Another notable finding is the lower cumulative incidence of prosthetic thrombosis in patients managed with combined VA-ECMO and IABP compared to VA-ECMO alone. The retrograde flow generated by femoro-femoral VA-ECMO in a myocardium compromised by postcardiotomy shock is detrimental to recovery, and the authors advocate for the combined VA-ECMO + IABP strategy whenever possible. 

As for recommendations, the initial management of chronic-subacute prosthetic valve thrombosis usually requires valve replacement surgery or thrombolysis. Extrapolating this scenario to patients with VA-ECMO in postcardiotomy shock is not considered viable by the authors. Instead, they propose alternatives such as converting to biventricular support to maintain intracavitary flow and enhancing anticoagulation with unfractionated heparin infusion. 

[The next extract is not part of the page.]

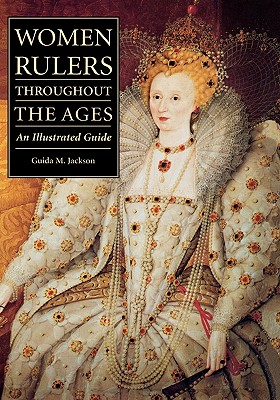 Women Rulers Throughout the Ages: An Illustrated Guide, Jackson, Guida M.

A limitation of the study lies in the choice of peripheral arterial cannulation, justified by a 2020 study concluding that high-flow central arterial cannulation in the immediate postoperative period leads to intracardiac stasis and increases thrombosis risk. Among peripheral cannulation options, the femoral artery is preferred over the axillary artery, as the latter has been associated with higher risks of accidental decannulation and bleeding. 

Peripheral VA-ECMO offers clear advantages over central VA-ECMO, such as reduced risks of mediastinitis and bleeding with a closed chest, as well as better ventilation capacity, minimizing the risk of atelectasis. 

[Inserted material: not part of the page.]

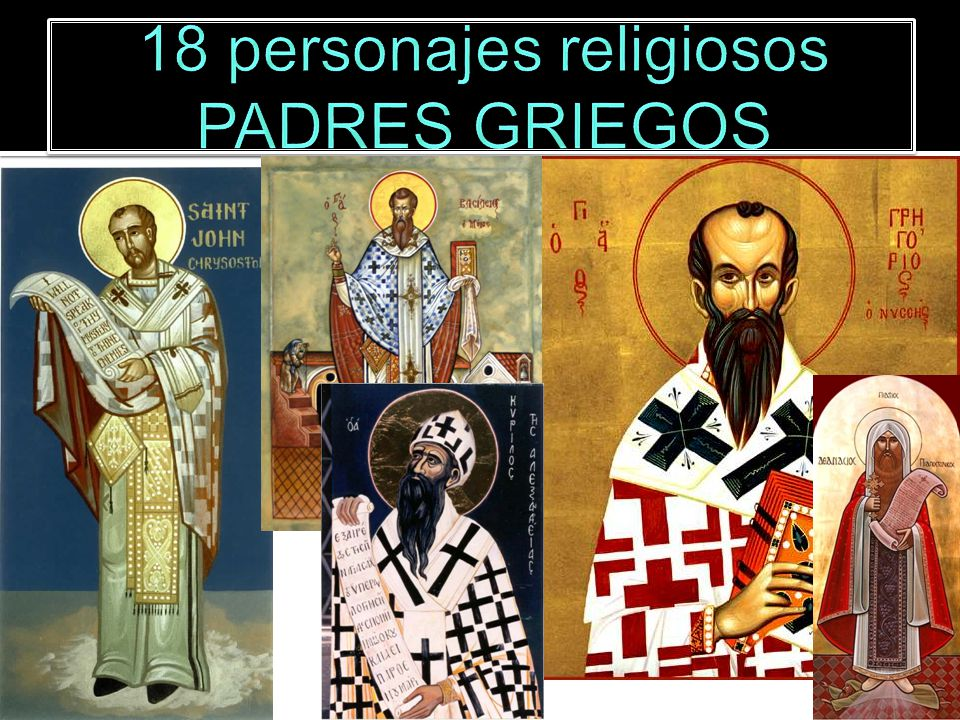 18 personajes religiosos PADRES GRIEGOS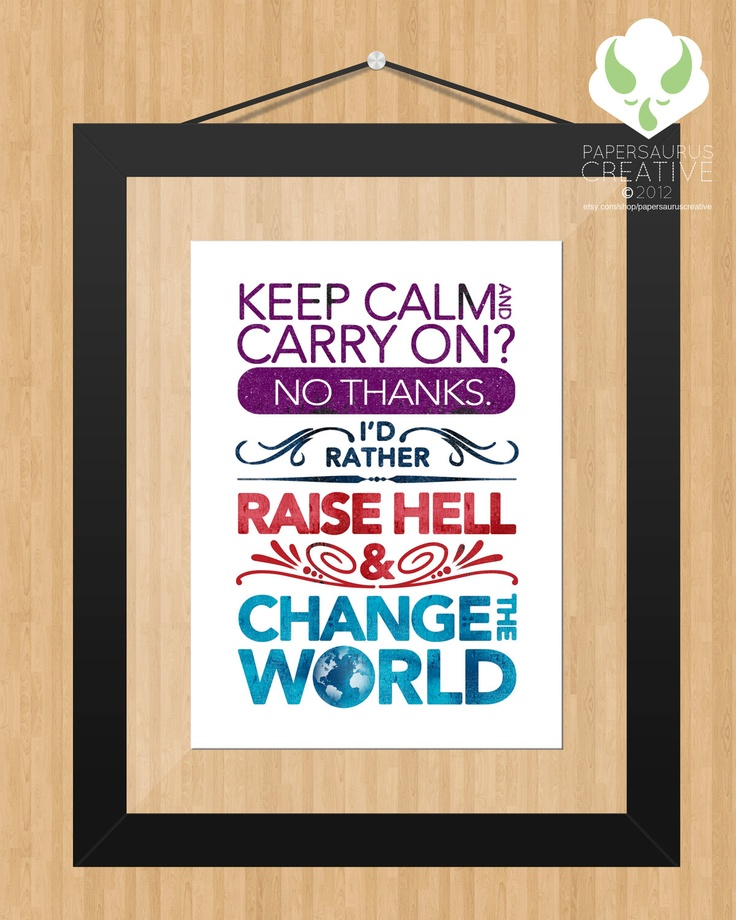 words to live by.Raised Hells, Life, Inspiration, Rai Hells, Quotes, Change The World, Keepcalm, Keep Calm, Theworld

Regarding prosthesis position and its relationship to peripheral embolisms, the authors highlight previous series reporting higher embolism rates in mitral prostheses. For instance, a cohort of patients with peripheral VA-ECMO showed a 21% embolism rate among mitral prosthesis carriers, contrasting with the 7% reported in this cohort. However, these are case series with insufficient numbers to generate strong evidence. Therefore, it seems premature for the authors to assert that variables like prosthesis type and position do not influence embolism genesis. 

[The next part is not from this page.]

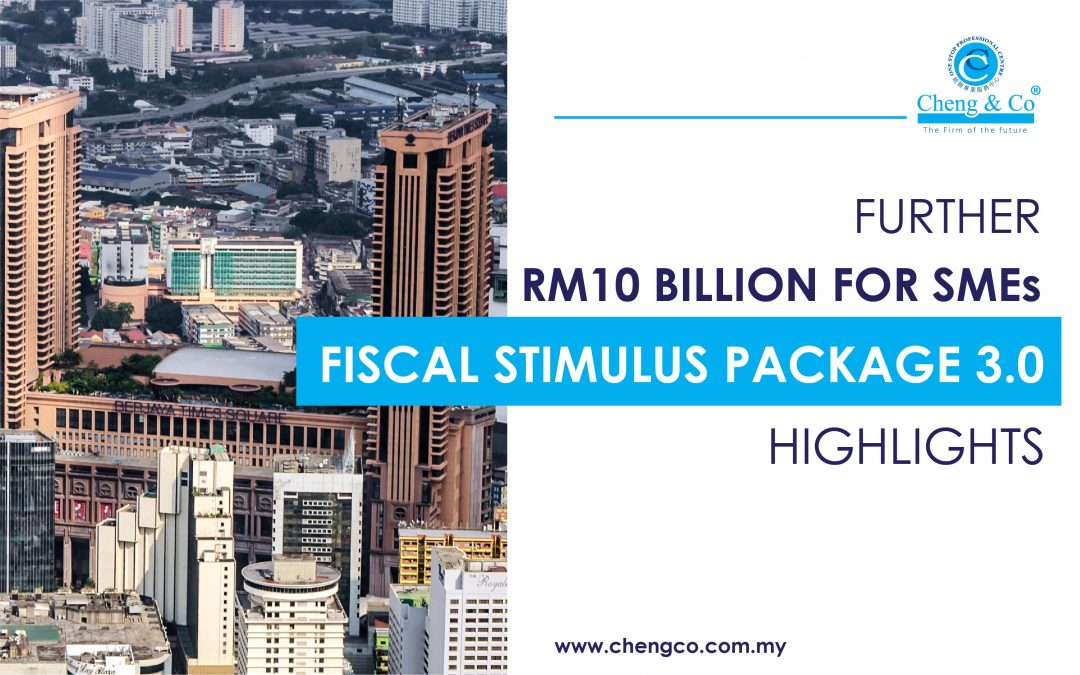 Further RM10 Billion for SMEs Fiscal Stimulus Package 3.0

Although this study features a relatively large cohort, it remains insufficient to establish strong, reproducible recommendations for all cardiac surgery centers. A systematic review of cases from multiple centers is likely the best long-term solution, enabling the development of unified criteria for managing this rare but critical complication, which remains a significant concern for critical care units handling VA-ECMO patients. 

REFERENCE:

Danial P, Zamorano C, Carillion A, Barreda E, Laali M, Demondion P, et al. Incidence and outcomes of prosthetic valve thrombosis during peripheral extracorporeal membrane oxygenation. Eur J Cardiothorac Surg. 2024 Nov 4;66(5):ezae321. doi: 10.1093/ejcts/ezae321.